- Task directions
Copy out the data below word for word, beginning at the line that contains "Choosing from" and continuing through the final line of the data.

- Given data
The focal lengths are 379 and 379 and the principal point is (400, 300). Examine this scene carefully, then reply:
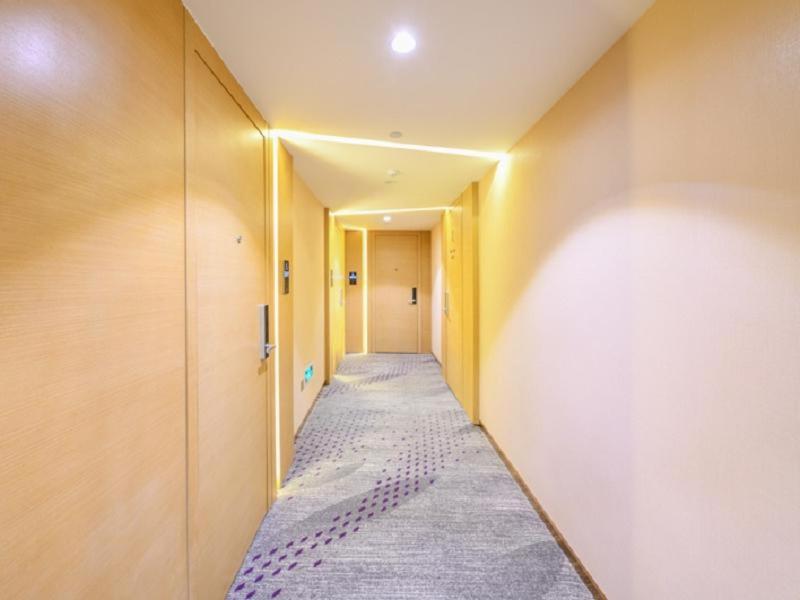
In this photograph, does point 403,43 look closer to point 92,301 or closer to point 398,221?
point 92,301

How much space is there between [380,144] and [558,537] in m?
2.69

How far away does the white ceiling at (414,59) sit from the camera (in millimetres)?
1394

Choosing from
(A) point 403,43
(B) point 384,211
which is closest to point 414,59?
(A) point 403,43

- Written answer
Choosing from
(A) point 403,43
(B) point 384,211
which is closest to point 414,59?
(A) point 403,43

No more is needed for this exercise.